THE BLOG
10/07/2011 01:06 pm ET Updated Dec 07, 2011

A "Power to the People" Constitutional Amendment

In January, 2010, I proposed on this site a constitutional amendment that would enable our legislative bodies to rein in corporate influence over federal and state elections. If the American people are to retake their democracy, however, that authority must be combined with a federally protected right to vote. Here is my revised draft, which I dedicate to the #OccupyWallSt movement.

Sec. 1. Notwithstanding any other provision of this Constitution, Congress may prohibit or otherwise regulate political contributions and expenditures by commercial, for-profit corporations for any federal office.

Sec. 2. Notwithstanding any other provision of this Constitution, States may prohibit or otherwise regulate political contributions and expenditures by commercial, for-profit corporations for any state or local office, or for any state or local referendum or initiative, within their jurisdiction, and may delegate such regulatory authority for local offices, referenda and initiatives to the relevant local governments.

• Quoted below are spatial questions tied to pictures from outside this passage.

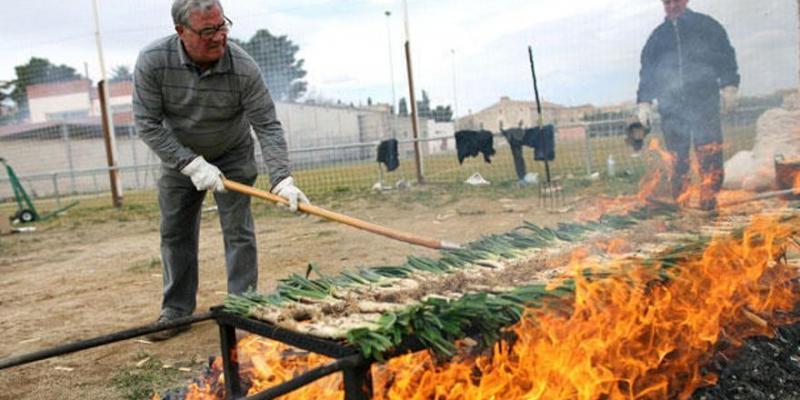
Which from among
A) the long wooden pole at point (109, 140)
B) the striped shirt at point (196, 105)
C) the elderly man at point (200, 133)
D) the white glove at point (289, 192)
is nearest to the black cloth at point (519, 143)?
the elderly man at point (200, 133)

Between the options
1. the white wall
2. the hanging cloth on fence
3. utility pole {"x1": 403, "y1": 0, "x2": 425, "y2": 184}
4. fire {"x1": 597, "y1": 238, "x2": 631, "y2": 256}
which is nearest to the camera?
fire {"x1": 597, "y1": 238, "x2": 631, "y2": 256}

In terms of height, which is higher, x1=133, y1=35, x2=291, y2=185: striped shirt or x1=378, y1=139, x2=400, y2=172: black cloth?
x1=133, y1=35, x2=291, y2=185: striped shirt

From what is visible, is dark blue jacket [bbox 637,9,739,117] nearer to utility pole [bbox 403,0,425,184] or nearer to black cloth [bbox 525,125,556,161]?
black cloth [bbox 525,125,556,161]

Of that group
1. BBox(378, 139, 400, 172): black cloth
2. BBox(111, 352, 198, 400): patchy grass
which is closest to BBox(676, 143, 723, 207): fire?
BBox(111, 352, 198, 400): patchy grass

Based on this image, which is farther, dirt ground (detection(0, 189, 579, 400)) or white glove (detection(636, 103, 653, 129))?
white glove (detection(636, 103, 653, 129))

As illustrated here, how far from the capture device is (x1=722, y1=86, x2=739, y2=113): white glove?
6070 millimetres

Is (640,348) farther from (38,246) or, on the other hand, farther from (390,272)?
(38,246)

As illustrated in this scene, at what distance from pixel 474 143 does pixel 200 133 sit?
23.9ft

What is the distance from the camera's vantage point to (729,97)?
613 centimetres

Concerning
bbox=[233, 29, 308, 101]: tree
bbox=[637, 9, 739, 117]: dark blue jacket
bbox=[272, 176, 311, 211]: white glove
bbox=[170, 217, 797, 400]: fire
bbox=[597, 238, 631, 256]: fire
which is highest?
bbox=[233, 29, 308, 101]: tree

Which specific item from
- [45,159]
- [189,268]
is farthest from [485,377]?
[45,159]

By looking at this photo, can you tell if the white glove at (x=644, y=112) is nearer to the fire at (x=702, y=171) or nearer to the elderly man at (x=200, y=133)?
the fire at (x=702, y=171)

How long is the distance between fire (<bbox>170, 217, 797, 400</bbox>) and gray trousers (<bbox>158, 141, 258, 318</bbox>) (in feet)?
4.40

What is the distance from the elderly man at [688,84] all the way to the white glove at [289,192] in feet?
12.5
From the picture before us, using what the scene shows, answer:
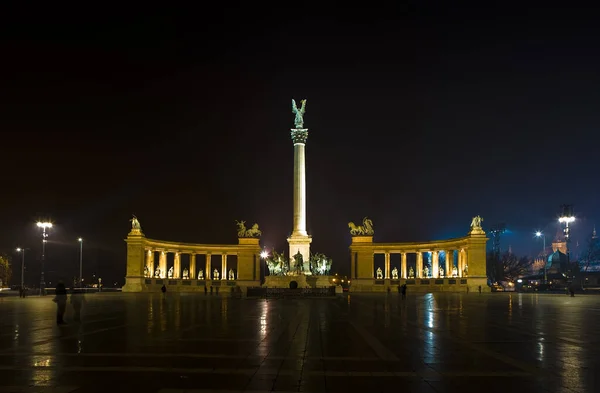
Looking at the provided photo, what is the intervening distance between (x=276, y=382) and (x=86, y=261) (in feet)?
456

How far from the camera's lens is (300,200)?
8569 centimetres

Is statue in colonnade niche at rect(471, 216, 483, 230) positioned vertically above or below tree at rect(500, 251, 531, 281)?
above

Sec. 3. No citizen of the United States who has reached the age of 18 may be denied the right to vote in any election for state or federal office conducted in the state of which he or she is a duly registered domiciliary. No citizen of the United States who has reached the age of 18 may be denied the right to vote in any election for local office conducted in a local jurisdiction of which he or she is a duly registered domiciliary. Any election regulation that has the purpose or effect of denying the right to vote that is not narrowly tailored to serve a compelling and legitimate government interest shall be unconstitutional. States shall adopt affirmative measures to insure that citizens may conveniently exercise the rights guaranteed by this section.

Sec. 4. In districted elections for federal, state or local office, every citizen of the United States who has reached the age of 18 shall have the right to vote in a fairly apportioned district that implements the principle of one person, one vote and that has not been drawn substantially for the purpose of defeating political competition and preserving the majority status within that district of any political party.

Sec. 5. Congress may enforce the rights protected by this Amendment through appropriate legislation.